Search, a Client-based Approach

Image of a MacBook Pro with backlit keyboard in the dark
You could do search locally, it's much faster than server-side search with a less than humongous dataset. Photo by Tobias Horvath.

Right now, serving this website executes no code on the main web server. Other than, you know, the server itself. So I took a client-based search approach. It’s blazingly fast, but there’s also a few downsides. Let me elaborate.

If you serve your site or at least parts of it dynamically, you can use the search engine of your CMS or blogging engine of choice.

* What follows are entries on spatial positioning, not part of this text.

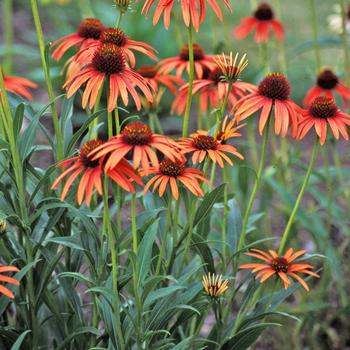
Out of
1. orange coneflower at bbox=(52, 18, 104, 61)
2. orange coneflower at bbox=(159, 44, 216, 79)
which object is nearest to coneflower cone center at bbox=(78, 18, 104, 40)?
orange coneflower at bbox=(52, 18, 104, 61)

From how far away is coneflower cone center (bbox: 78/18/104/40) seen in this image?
159 centimetres

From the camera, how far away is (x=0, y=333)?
1.44m

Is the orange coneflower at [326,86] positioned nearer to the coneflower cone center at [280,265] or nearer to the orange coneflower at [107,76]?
the coneflower cone center at [280,265]

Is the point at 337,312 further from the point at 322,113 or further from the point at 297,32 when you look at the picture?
the point at 297,32

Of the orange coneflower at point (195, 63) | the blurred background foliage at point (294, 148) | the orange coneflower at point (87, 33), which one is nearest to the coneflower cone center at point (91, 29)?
the orange coneflower at point (87, 33)

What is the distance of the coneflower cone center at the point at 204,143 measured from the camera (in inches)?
53.2

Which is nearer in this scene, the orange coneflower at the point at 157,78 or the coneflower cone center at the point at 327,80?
the orange coneflower at the point at 157,78

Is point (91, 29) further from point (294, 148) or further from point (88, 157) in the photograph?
point (294, 148)

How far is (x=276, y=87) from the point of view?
1.41 metres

This site was born from the idea of being all static. This doesn’t necessarily make sense, but I wanted that. So what were the choices search if your site should stay strictly non-dynamic?

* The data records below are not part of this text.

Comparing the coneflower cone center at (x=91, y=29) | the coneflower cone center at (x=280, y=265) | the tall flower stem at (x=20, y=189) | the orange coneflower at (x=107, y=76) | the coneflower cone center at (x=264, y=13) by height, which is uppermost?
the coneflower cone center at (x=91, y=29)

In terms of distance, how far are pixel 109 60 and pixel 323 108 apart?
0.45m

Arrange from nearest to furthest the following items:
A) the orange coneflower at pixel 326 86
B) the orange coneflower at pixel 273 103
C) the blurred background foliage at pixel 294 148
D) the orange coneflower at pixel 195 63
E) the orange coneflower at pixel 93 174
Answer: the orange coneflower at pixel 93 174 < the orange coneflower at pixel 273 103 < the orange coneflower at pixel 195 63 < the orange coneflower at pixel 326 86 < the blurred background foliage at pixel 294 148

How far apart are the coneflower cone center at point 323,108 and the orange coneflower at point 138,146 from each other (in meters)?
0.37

  • Use Google Site Search and have a Google-branded page handle your visitors requests for search. It rips them from your site and delivers results only as current as the last time Google crawled and processed your content.
  • Use a JavaScript-based full text search framework like lunr.js and make sure to feed it with an index of your content.
  • Use a JavaScript-based solution, tinier and optimized for the task at hand. Alex Pearce discussed this on his blog at alexpearce.me. Based on this, Christian Fei made a Jekyll plug-in that you can readily use.
  • Develop your own tiny solution.

I did the latter.

With my principle of not exposing visitors to third parties unless necessary and considering outsourcing on-site search not to be an admirable quality, Google Site Search was out.

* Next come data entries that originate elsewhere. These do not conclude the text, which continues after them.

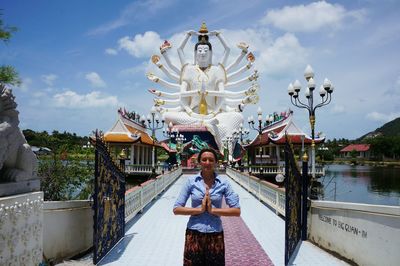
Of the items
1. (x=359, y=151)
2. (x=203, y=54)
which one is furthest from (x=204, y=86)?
(x=359, y=151)

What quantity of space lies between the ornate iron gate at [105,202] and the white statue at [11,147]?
3.20 feet

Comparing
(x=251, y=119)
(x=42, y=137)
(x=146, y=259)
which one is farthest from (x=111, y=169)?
(x=251, y=119)

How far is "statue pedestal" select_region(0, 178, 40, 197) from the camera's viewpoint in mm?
3879

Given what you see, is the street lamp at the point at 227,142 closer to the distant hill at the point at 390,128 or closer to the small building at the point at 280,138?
the small building at the point at 280,138

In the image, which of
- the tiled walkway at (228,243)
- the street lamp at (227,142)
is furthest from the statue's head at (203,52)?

lunr.js on the other hand is a great tool but it was too sizey.

The Jekyll plug-in solution works similar to my search, but I still wanted to reduce the code and learn a bit while doing so.

Keywords

In order to allow keywords to tag my articles as well, I decided to add tags to the YAML front matter of my posts and export that data as an array in my JSON output.

For example, my Arch Linux with Whole Disk Encryption article has the following in its front matter:

---
title: "Arch Linux with Whole Disk Encryption"
tags: linux, arch, lvm, dmcrypt, wde, mkinitcpio, systemd
---

You have to do some reverse thinking but I actually like the way this works.

If someone is on the site looking for the wde (short for whole disk encryption) article, they will find it by entering wde in search, even though it’s not part of the article title.

If it gets bigger

Once the site considerably grows in size, the solution may become clumsy. After all, the search.json contains all article title and keywords at all times. While not bigger than the Archive page itself, it would still have to load at least once for each visitor.

Make sure to set caching headers for the JSON file so browsers don’t download the file multiple times.

Things to consider:

  • Defer loading of the search.json until after someone enters the search field deliberately. This might delay the search results by a tiny bit.
  • Develop a server-based search that you simply query client-side. And that’s where a pure client-based solution breaks.